You are viewing a plain text version of this content. The canonical link for it is here.
Posted to issues@spark.apache.org by "Daniel Barclay (JIRA)" <ji...@apache.org> on 2016/07/26 21:12:20 UTC
[jira] [Created] (SPARK-16743) converter and access code out of
sync: createDataFrame on RDD[Option[C]] fails with MatchError
Daniel Barclay created SPARK-16743:
--------------------------------------
Summary: converter and access code out of sync: createDataFrame on RDD[Option[C]] fails with MatchError
Key: SPARK-16743
URL: https://issues.apache.org/jira/browse/SPARK-16743
Project: Spark
Issue Type: Bug
Affects Versions: 1.6.2, 1.6.1
Reporter: Daniel Barclay
Calling {{SqlContext}}'s {{createDataFrame}} on an RDD of type {{RDD\[Option\[SomeUserClass]]}} leads to an internal error.

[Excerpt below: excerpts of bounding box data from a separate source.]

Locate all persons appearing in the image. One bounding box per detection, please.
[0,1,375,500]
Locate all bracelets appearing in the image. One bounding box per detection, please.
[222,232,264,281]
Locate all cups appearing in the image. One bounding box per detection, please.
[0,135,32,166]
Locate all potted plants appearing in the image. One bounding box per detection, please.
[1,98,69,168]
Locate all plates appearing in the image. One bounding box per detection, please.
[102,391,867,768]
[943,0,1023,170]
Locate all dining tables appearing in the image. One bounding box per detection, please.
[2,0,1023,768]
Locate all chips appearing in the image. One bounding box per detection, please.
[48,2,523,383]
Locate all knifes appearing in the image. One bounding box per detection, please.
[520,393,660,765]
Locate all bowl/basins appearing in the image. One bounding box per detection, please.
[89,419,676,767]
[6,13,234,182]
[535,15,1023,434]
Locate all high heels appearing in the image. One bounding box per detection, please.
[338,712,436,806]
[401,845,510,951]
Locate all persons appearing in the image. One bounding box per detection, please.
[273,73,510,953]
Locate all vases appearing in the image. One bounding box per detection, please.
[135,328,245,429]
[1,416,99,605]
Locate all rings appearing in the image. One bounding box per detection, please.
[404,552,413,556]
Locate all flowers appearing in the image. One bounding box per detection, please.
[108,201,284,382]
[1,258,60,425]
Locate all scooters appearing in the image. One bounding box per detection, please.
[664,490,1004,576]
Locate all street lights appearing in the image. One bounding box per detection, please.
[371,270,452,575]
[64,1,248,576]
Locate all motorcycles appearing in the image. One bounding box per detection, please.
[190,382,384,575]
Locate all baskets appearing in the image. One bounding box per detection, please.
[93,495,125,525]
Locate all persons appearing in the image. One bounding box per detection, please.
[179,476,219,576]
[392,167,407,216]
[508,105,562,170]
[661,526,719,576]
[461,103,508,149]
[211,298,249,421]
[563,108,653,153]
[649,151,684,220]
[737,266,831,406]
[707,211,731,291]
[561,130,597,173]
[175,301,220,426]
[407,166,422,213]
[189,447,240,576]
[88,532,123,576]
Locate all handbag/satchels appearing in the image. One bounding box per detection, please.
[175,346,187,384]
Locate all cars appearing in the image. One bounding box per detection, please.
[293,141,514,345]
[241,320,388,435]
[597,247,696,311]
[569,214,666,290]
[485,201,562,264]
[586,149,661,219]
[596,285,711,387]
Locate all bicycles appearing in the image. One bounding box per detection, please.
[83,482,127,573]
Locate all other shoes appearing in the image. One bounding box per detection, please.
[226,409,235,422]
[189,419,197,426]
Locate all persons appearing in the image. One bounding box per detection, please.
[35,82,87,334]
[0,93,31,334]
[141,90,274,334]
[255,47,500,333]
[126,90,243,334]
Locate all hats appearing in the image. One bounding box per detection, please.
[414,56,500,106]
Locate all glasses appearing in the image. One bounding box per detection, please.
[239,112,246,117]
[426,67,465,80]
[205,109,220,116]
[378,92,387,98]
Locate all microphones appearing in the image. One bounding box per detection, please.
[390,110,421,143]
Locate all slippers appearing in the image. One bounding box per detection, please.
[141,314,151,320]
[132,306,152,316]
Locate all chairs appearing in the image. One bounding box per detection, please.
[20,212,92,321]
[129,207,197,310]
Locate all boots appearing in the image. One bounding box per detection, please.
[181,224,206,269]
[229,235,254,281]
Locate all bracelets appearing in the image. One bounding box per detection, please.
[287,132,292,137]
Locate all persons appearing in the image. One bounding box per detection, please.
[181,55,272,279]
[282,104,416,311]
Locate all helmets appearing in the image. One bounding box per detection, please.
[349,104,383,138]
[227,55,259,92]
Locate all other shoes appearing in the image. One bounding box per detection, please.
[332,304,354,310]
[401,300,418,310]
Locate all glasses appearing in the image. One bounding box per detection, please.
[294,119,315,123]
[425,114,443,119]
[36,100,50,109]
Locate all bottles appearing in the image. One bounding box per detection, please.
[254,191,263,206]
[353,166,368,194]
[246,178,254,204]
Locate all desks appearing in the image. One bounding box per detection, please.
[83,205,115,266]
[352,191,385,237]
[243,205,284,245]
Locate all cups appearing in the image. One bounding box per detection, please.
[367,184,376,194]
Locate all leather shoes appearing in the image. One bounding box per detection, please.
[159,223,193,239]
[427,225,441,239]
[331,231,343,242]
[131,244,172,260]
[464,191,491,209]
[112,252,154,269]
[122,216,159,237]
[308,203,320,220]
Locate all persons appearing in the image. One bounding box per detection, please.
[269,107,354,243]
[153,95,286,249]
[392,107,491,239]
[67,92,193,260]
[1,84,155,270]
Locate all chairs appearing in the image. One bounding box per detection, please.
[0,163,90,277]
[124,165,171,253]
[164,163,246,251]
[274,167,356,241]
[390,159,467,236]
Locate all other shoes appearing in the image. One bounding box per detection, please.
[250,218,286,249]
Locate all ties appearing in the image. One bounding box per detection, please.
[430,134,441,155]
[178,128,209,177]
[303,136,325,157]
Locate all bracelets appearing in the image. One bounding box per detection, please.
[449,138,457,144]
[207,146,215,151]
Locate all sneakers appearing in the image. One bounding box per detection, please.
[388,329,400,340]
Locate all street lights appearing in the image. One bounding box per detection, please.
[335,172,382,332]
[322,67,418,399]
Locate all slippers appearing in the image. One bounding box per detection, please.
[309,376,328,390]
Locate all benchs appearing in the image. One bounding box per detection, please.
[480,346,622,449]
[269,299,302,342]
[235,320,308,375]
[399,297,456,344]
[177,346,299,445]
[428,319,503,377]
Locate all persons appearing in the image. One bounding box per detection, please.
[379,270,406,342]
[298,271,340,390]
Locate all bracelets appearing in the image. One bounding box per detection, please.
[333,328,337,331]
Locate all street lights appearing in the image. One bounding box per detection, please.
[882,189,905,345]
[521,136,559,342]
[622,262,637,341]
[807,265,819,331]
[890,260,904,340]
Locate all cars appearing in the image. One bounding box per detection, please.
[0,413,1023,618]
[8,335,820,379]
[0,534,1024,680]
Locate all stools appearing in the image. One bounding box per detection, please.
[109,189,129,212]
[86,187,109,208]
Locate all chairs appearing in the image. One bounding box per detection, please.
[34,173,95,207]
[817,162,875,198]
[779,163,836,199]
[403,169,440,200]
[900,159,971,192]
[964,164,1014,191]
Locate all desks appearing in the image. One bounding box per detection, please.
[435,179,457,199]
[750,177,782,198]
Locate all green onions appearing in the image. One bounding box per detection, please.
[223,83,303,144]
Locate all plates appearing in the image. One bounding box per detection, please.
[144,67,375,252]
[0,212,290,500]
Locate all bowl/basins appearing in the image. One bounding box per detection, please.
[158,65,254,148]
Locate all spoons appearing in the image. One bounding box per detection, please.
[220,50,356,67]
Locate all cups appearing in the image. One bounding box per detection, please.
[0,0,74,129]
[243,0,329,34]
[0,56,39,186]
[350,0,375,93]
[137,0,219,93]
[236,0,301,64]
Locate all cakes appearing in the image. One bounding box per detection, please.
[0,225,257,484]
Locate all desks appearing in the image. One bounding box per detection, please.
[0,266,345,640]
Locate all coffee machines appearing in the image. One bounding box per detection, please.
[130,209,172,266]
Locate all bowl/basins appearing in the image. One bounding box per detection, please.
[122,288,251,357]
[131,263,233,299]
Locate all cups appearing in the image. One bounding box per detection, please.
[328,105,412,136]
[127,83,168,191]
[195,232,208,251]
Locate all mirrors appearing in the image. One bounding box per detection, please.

For example, if the first field of {{SomeUserClass}} is of type {{String}}, evaluating the RDD yields a {{MatchError}} referring an instance of {{SomeUserClass}} in {{org.apache.spark.sql.catalyst.CatalystTypeConverters$StringConverter$.toCatalystImpl}} (which should have been passed only certain kinds of representations of strings).
The problem seems to be in {{ExistingRDD.scala}}'s {{RDDConversions.productToRowAdd(...)}}:
It has a list of converters that reflects the list of members of {{SomeUserClass}} (looking past the {{Option}} part of the RDD record type {{Option\[SomeUserClass]}}).
However, the data-access code ({{r.productElement\(i)}}) does not seem to look past the {{Option}} part correspondingly. (It does not seem to also traverse from the Some instance to the {{SomeUserClass)}}.)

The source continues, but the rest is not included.